Depuis quelques mois, le mot “oxymore” est assez tendance. Sur les blogs, dans la presse, même ma prof de chant l’a sorti la semaine dernière. Il faut dire qu’il est joli, ce mot. Oxymore… and more and more… Oxy-gène, oxydation, oxymore-sure, oxymore-de-rire, oxymore –y-Bond, James Bond… Bref.
Un oxymore est donc une proposition ou une locution composée de deux termes contradictoires. Grâce à cette contradiction l’un des deux termes est renforcé. En voici quelques exemples:
- la croissance négative
- un froid brûlant
- la force tranquille
- une douleur exquise
- les frappes chirurgicales
- le développement durable
Bien. Mais, un oxymore peut-il être paradoxal? En principe non puisque le paradoxe est une contradiction logique dans le raisonnement, et non une contradiction dans les termes utilisés.
Chinoisons un peu. L’expression “Un mutisme insonore” ne semble pas a priori être un oxymore. Ce serait plutôt une tautologie, soit une redondance, une répétition d’une même idée sous deux formes différentes.
Pourtant, en cherchant la petite bête on va découvrir une astuce. Dans le cas du mutisme insonore, il y a deux propositions négatives. La parole est un ensemble de sons. Le mutisme est une attitude caractérisée par l’absence de parole, donc de sons. L’adjectif insonore est également l’absence de sons. Comme deux proposition négatives s’annulent elle forment au final une proposition positive (moins par moins égale plus). On aboutit alors à une nouvelle idée: un mutisme insonore est bruyant. Par cette astuce le mutisme insonore devient un oxymore.

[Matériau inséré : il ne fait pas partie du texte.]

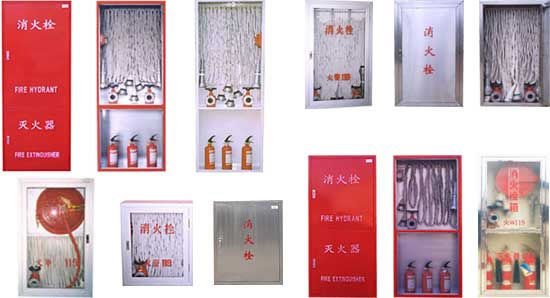 消火栓箱、fire hydrant box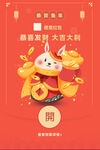 兔年大吉红包封面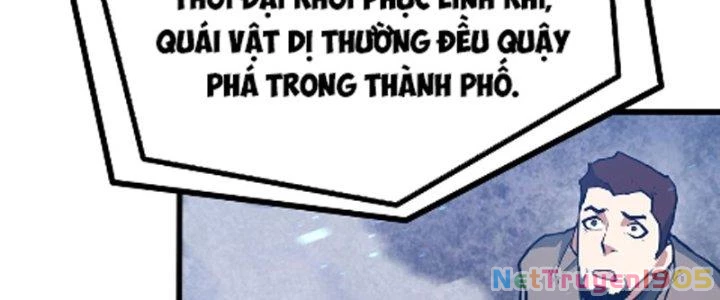 Linh Khí Khôi Phục, Ta Là Lữ Bố Chapter 5 - 380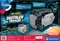 Clementoni Galileo Lab Digitaler Safe MP57 Vorschaubild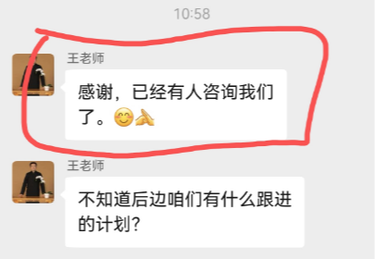 教育咨询公司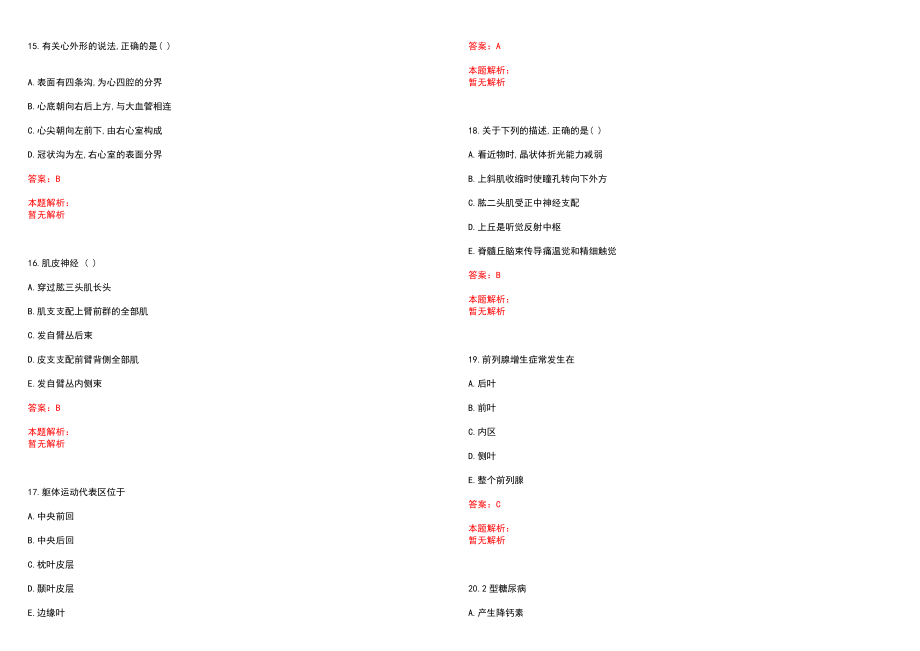 2022年07月安徽省铜陵市第三人民医院公开招聘2名和药剂人员笔试参考题库（答案解析）_第4页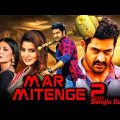 Mar Mitenge 2 Full Movie Bangla dubbed || তামিল মুভি বাংলা ভাষা/Tamil bangla Dubbed action movie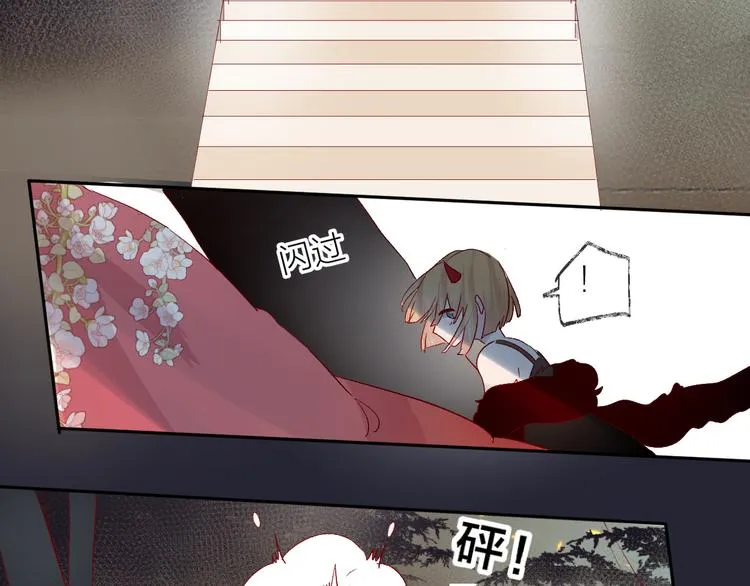 第79话 久桃的反击 第32页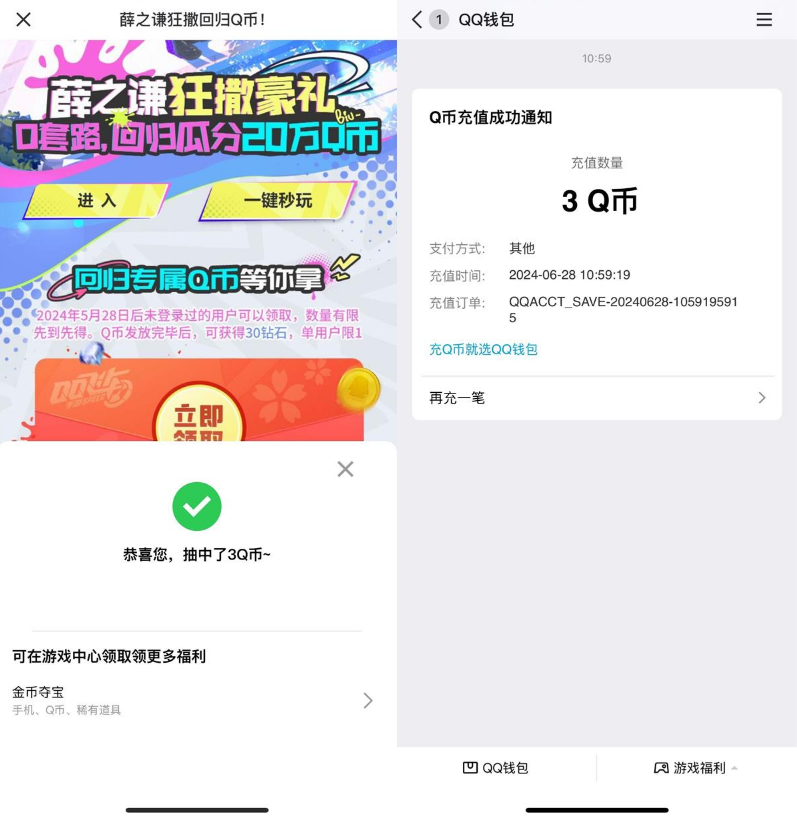 QQ飞车回归老用户直接领3Q币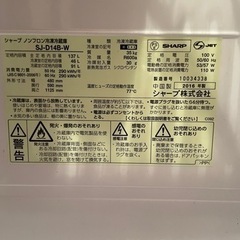 家電 キッチン家電 冷蔵庫の画像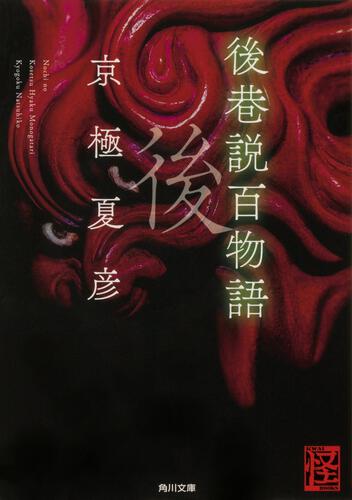 妖怪との写真を投稿すると、京極夏彦先生直筆サイン入りの「巷説百物語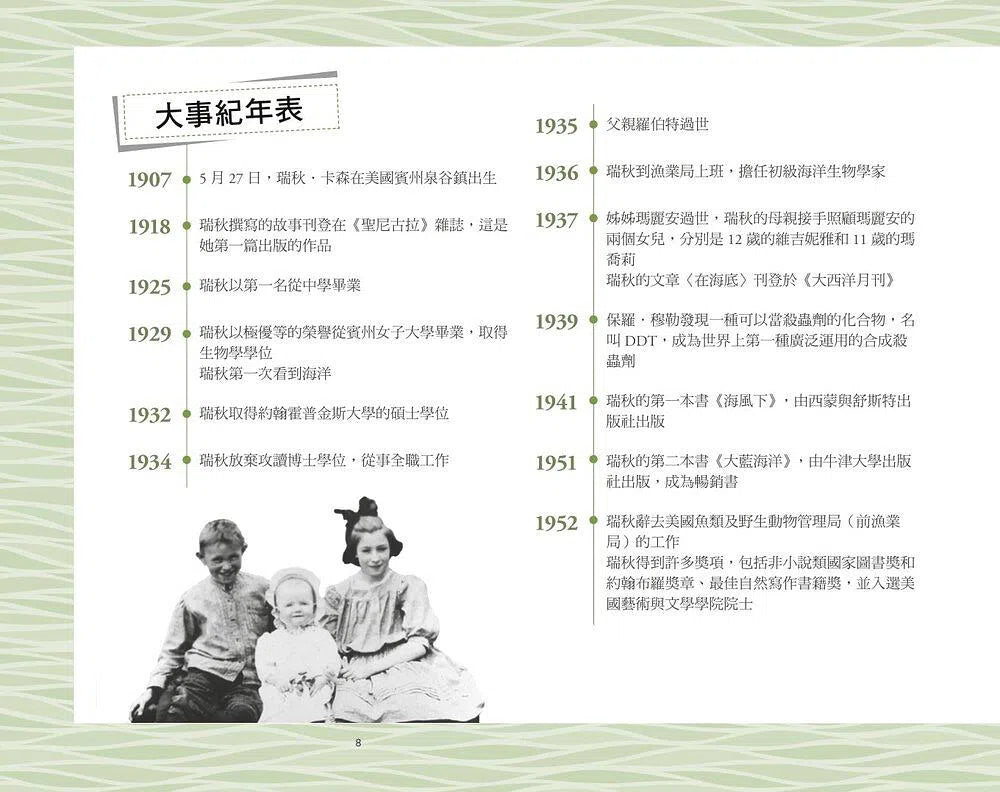 跟大師學創造力6:瑞秋.卡森與環境保育+21個生態實作 (蘿薇娜.苪伊(Rowena Rae))-非故事: 常識通識 General Knowledge-買書書 BuyBookBook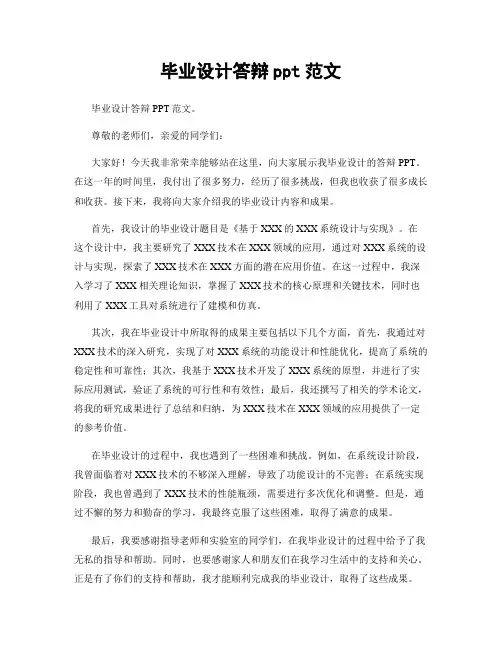 毕业设计答辩ppt范文
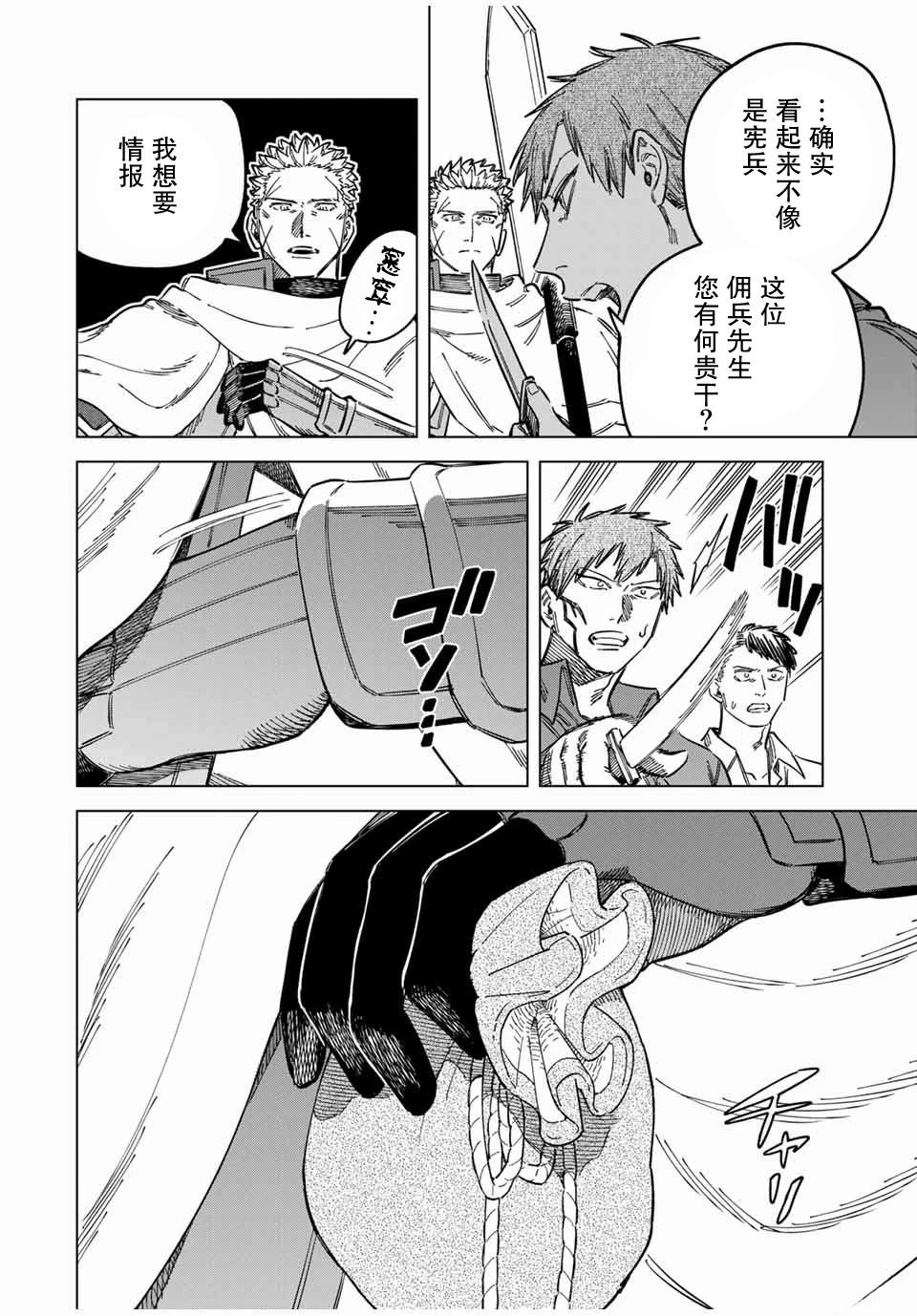 魔女与佣兵角色漫画,第11话2图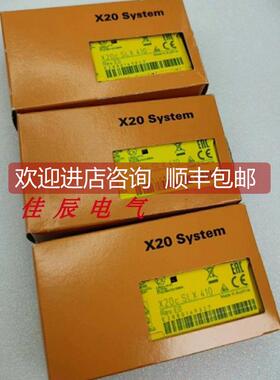 询价 X20 SLX410 X20C SLX410 贝加莱 B&R 模块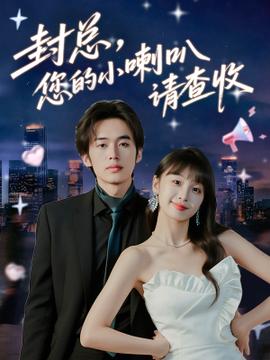 封總您的小喇叭請(qǐng)查收(全集)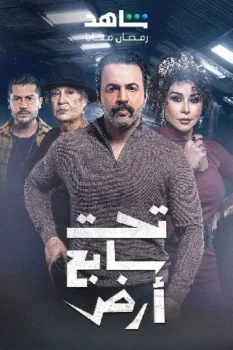 مسلسل تحت سابع أرض حلقة 18 بجودة HD
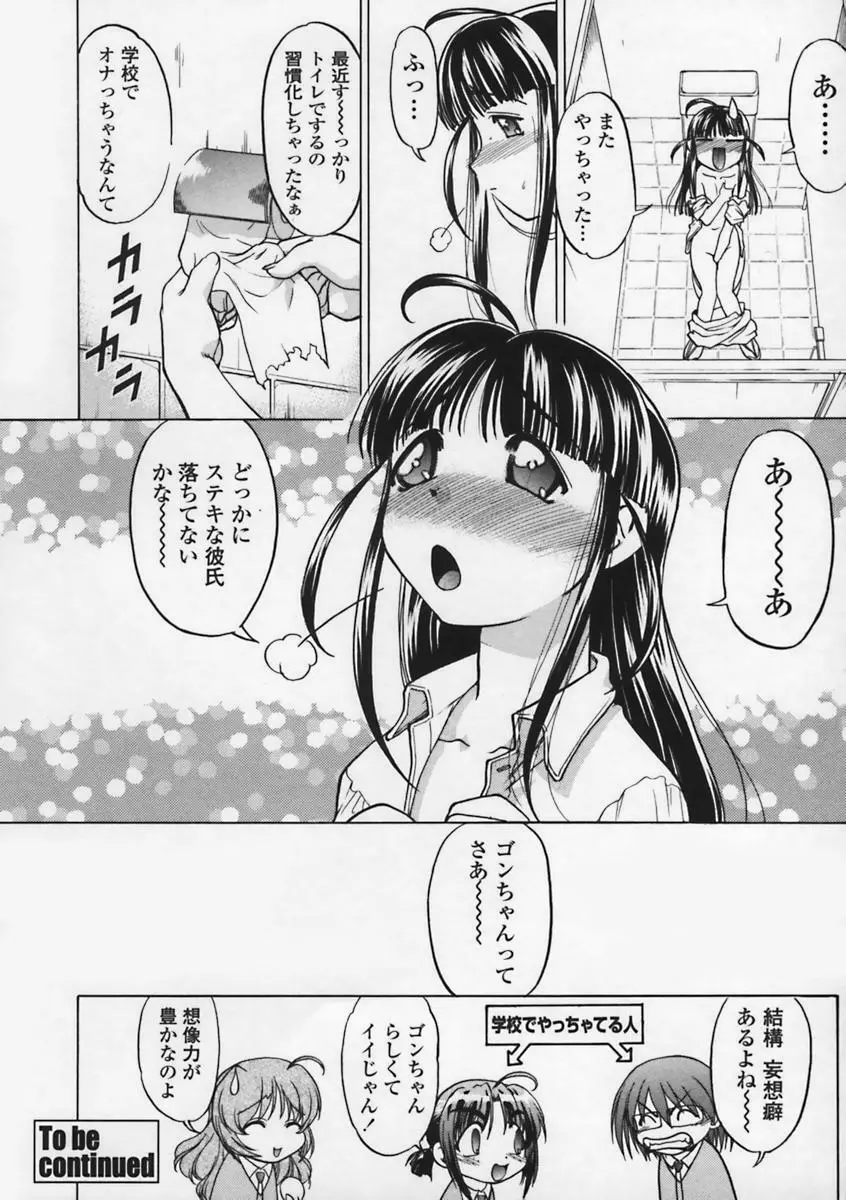 気持ちいい場所 Page.65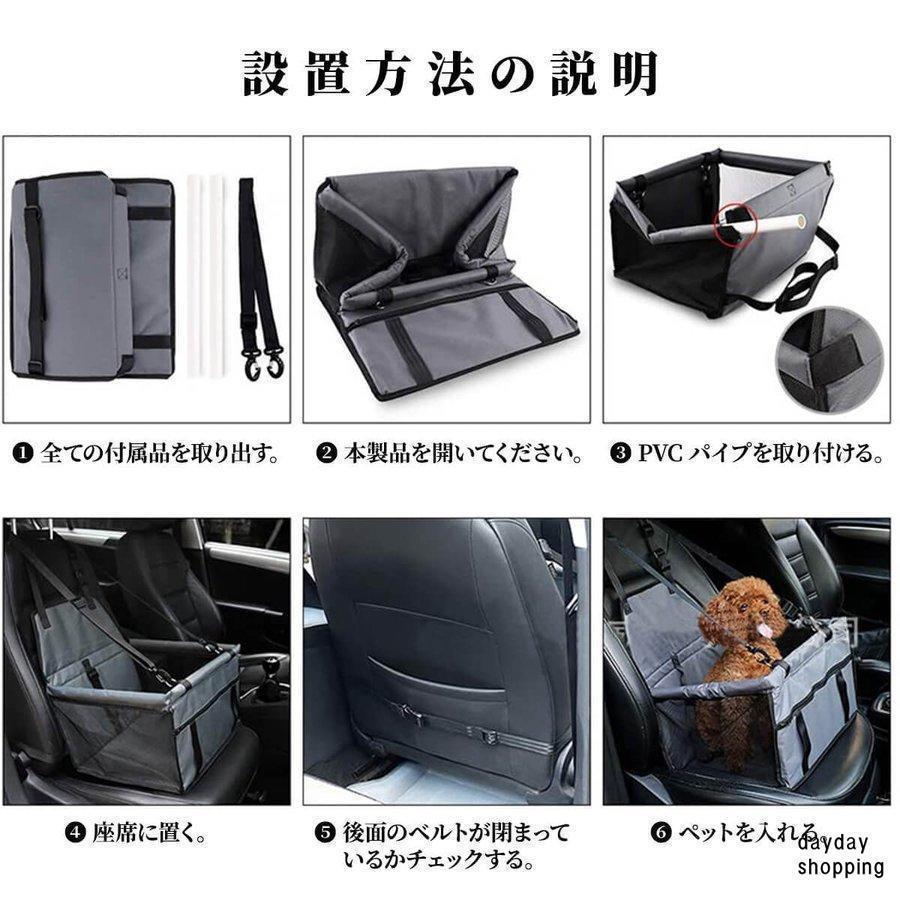 只今底値!ペット ペット用品 ペット用 ドライブ グッズ ペットグッズ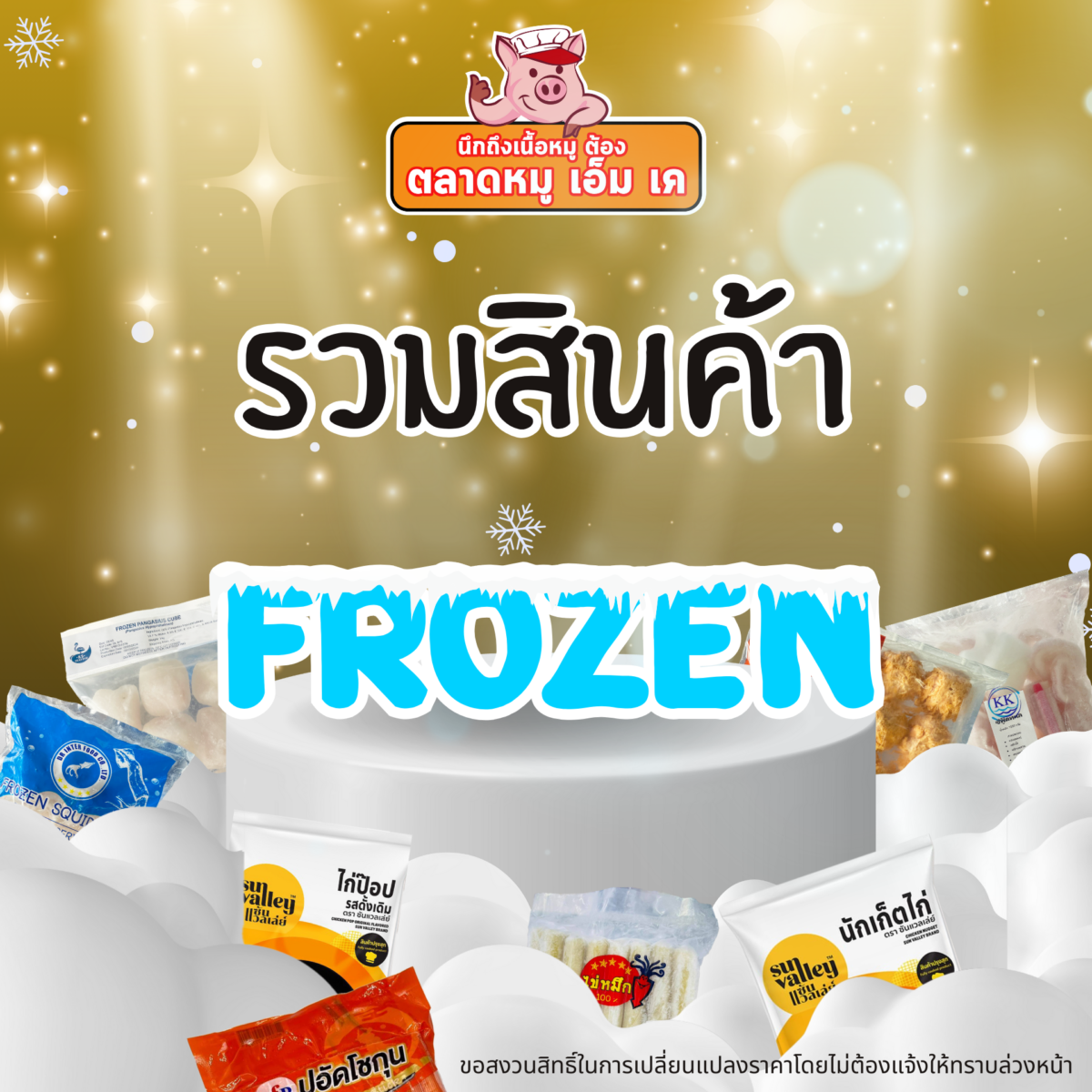 สินค้า Frozen มีจำหน่ายแล้วที่ตลาดหมู เอ็ม เค ใกล้บ้านคุณ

Si donc on affirme: “le mutisme insonore est bruyant”, on est maintenant devant un paradoxe, soit une contradiction logique sans solution. A moins que quelqu'un ne trouve une faille?
Commentaires
Le développement durable ne me semble pas à proprement parler un oxymore, ni la frappe chirurgicale, mais bref...
La faille est dans les définitions que vous choisissez de vos prémisses :
vous définissez le mutisme comme l'absence de sons et choisissez, comme par hasard, la même définition pour insonore.
Hors le mutisme est, comme vous sembliez vouloir commencer par le définir, une absence de parole. Et il y a des muets sacrément bruyants, l'un n'empêche pas l'autre.
D'autre part, en mathématiques la double négation s'annule pour la multiplication, pas pour l'addition. Personnellement, je dirais que les qualificatifs en langue française s'additionnent plus souvent qu'ils ne se multiplient : la grande maison bleue est grande plus bleue, pas grandement bleue... Deuxième faille.
Autre exemple : les appartements bon marchés sont rares, hors ce qui est rare est cher, donc les appartements bon marchés sont chers. Mauvaises définitions des prémisses.
Plus il y de fromage, plus il y a de trous, hors plus il y a de trous, moins il y a de fromage, donc plus il y a de fromage moins il y a de fromage. Mauvaise définition du mot plus, utilisé à tort de manière identique pour la part relative et la part absolue.
M'enfin, ces syllogismes mal construits apparaissent si souvent dans les discours argumentaires des politiciens qu'avec un peu de concentration, la lecture d'un peu d'algèbre de Boole et un intérêt pour les vrais paradoxes, tout un chacun peut améliorer ses capacités à démystifier certaines erreurs.
Greg, j'adore votre démonstration! J'étais devant ce thème que j'avais envie de traiter depuis longtemps, et j'en voyais les trous sans pouvoir les nommer. Pour tout dire, c'est le titre que j'aimais, je le trouvais presque poétique. J'ai donc tenté d'en faire quelque chose que je sentais filer sous mon clavier. J'avais bien conscience de mélanger des notions et c'était un plaisir de le faire sans savoir où j'arriverais, ni même si j'arriverais quelque part.
Je suis bien content que vous ayez pris le temps de démonter mon propos, et de manière fort intelligente! Merci.